A very hodge podge post about pregnancy stuff.

Warning: There might be whining ahead.

I'm feeling very pregnant these days. I know, it's about time as I'll be 32 weeks this weekend. I'm at the point where certain tasks (like flipping over in the middle of the night) are super annoying and I swear there needs to be a bed pulley system invented for very pregnant women who are a million weeks along like me.

Even though bending over and picking up toys completely makes me feel like all circulation is cut-off, and I may have to hold my breath while doing so? I guess I feel generally pretty good for being so pregnant. I can still bend over and paint my toes, put my shoes on, play with my kid, and am told that I "look small" often (although I tend to just carry kind of small'ish thanks to my long torso). I mean, I still have two whole months. Sometimes that feels like an eternity, and sometimes it feels like it'll be here in a flash.

I went back through some posts from my last pregnancy yesterday and basically I discovered that I do feel a whole lot better this pregnancy than my last (as I was complaining about things like bending over much earlier, and swelling, etc) I don't want to be naive and attribue that all to weight loss, though--but it definitely could be part of the reason. The other blaring obvious difference is that I was teaching, on my feet for most the day, with hundreds of children hanging around me, on a rigid schedule traveling between schools--and so, of course I was beat by the afternoon and going to bed early. Oh, and swelling.

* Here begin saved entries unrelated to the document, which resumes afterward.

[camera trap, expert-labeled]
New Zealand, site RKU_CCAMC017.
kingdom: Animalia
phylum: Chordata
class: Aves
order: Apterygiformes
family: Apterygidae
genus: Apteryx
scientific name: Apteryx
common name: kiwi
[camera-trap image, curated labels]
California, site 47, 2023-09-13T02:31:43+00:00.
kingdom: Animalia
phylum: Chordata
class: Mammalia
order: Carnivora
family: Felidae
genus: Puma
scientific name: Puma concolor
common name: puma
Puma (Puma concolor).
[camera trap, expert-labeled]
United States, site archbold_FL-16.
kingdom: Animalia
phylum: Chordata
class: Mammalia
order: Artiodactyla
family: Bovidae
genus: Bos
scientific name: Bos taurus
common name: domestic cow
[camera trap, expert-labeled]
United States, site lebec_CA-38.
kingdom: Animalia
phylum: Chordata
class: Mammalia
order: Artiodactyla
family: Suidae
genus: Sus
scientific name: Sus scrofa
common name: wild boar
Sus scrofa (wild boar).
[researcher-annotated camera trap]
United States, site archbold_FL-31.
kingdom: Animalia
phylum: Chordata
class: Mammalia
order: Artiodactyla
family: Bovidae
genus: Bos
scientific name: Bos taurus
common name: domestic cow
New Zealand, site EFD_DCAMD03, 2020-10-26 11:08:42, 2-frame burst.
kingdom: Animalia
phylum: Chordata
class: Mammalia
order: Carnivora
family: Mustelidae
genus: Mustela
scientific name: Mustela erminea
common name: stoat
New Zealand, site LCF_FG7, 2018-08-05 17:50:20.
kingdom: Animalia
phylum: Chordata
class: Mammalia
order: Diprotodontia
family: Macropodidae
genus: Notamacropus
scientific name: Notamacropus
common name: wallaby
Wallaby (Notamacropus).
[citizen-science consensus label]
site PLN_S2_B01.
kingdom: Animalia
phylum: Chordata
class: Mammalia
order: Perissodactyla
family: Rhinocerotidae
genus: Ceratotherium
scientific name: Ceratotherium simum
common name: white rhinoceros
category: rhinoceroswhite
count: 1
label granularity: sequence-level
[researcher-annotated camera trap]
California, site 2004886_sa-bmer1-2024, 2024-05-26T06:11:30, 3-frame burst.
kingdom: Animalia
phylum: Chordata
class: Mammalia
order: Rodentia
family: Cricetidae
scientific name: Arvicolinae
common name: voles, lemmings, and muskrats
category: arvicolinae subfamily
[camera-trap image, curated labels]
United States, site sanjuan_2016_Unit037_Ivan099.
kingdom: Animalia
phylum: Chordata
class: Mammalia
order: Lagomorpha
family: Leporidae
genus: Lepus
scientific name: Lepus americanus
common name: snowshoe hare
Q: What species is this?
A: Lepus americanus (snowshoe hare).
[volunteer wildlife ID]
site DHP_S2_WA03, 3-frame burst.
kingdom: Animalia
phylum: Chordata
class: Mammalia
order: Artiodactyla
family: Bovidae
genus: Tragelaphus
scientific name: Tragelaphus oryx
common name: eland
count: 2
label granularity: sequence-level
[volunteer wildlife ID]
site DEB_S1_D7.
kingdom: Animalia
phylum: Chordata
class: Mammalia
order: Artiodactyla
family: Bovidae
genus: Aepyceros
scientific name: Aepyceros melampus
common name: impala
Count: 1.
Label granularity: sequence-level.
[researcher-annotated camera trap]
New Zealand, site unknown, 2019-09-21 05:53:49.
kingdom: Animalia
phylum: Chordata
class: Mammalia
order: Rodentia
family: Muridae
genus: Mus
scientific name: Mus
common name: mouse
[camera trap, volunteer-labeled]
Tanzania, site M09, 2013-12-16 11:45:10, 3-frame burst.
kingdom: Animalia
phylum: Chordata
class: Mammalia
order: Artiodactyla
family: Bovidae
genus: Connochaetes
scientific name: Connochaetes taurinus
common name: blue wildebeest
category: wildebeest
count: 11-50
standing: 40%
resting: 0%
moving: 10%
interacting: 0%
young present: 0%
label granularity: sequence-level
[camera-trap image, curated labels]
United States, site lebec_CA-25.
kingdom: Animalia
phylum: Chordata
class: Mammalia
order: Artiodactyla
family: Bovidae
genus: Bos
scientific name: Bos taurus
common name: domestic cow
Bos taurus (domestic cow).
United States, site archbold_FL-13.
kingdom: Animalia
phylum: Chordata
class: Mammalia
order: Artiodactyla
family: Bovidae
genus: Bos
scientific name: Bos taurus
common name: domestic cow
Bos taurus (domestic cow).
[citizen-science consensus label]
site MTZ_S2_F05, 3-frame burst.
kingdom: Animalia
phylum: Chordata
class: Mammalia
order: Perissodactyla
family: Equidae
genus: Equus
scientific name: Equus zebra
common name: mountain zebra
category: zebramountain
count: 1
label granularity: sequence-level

So while I am having to be out and about, at the parks, chasing (literally) a run-away toddler (who is FAST by the way), it's not the same level and intensity of working full time outside of the home (at a job like teaching elementary kids), in my opinion. So I'm not really surprised that I feel better this time, despite the weight loss.

I made the mistake of scrolling through my iPhone pics two nights ago. I was lying in bed, shoving my phone in my husbands face saying things like, "Oh my gosh, look at how skinny I was. Will I ever see that again?" and having serious moments of panic and maybe even a few shed tears (hormones for me kick in something major at this time, fyi). It's hard for me, I'm not gonna lie. That part of pregnancy. Giving up your body. Because sometimes, no matter what you do, your thighs and tush STILL grow. Your arms get a little flubby. And your face gets thicker.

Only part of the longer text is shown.